Given exercise 1: Reproduce the knitting blog post word for word, from "This is what" up to and including "fun with these.".
Given exercise 2: In the knitting blog post, which book received as a Christmas gift was opened before swatching?

Text shown:
++++++

Tag Archives: yarn

Can I be braggy for a moment?

Herriot made Raverly’s Popular New Yarns list!

Which is amazing! And exciting! Have you sen Herriot in your local yarn shop yet? Be sure to look for it- this is one of those yarns you have to feel to believe. And- OH MY- the patterns! 

If you’ve knit with Herriot and would like to leave a review, you can post it here. We would really appreciate it.

Designed: Cora

Because I was (and still am) pretty excited about ombré effects in knitting, I was particularly drawn to the unique way that Bohus knitting uses texture to help blend and incorporate color (in short: sometimes there are purls). But I didn’t want the colorplay to dominate the entire garment, so, for Cora I left it as a yoke detail.

This croqi reminds you of Selma Blair’s character in Legally Blonde, right? Severe black bob, an even severer expression– somewhere between petulant and pugnacious.

Anyway I opened up my copy of Poems of Color, which was a Christmas gift from my parents, and swatched around.

This is what I came up with.

photo © Caro Sheridan

Anyway, this is me. I’m wearing my most beautiful wool pants and a nice wool fedora (despite my fears) from Rag & Bone’s Fall 2011 collection (this is the one thing I bought when we went to San Francisco back in January– it was even more expensive than my emergency-room visit! (turns out, I had an ulcer!))

photo © Caro Sheridan

I’ll be the first to say that this design doesn’t even come close to approaching the level of intricacy and precise blur for which the original Bohus Stickning garments are so rightly famous. This is an approximation– a taste, I guess, of what’s possible.


Working On: Socks for Jay

I’m having so much fun with these.

++++++

(Collection entries)
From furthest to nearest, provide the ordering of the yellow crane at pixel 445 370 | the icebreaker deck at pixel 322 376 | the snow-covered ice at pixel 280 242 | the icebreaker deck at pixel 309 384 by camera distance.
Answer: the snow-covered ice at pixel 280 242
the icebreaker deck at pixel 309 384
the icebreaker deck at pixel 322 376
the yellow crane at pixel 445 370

++++++

Task response 1:
This is what I came up with.

photo © Caro Sheridan

Anyway, this is me. I’m wearing my most beautiful wool pants and a nice wool fedora (despite my fears) from Rag & Bone’s Fall 2011 collection (this is the one thing I bought when we went to San Francisco back in January– it was even more expensive than my emergency-room visit! (turns out, I had an ulcer!))

photo © Caro Sheridan

I’ll be the first to say that this design doesn’t even come close to approaching the level of intricacy and precise blur for which the original Bohus Stickning garments are so rightly famous. This is an approximation– a taste, I guess, of what’s possible.


Working On: Socks for Jay

I’m having so much fun with these.

Task response 2: Poems of Color.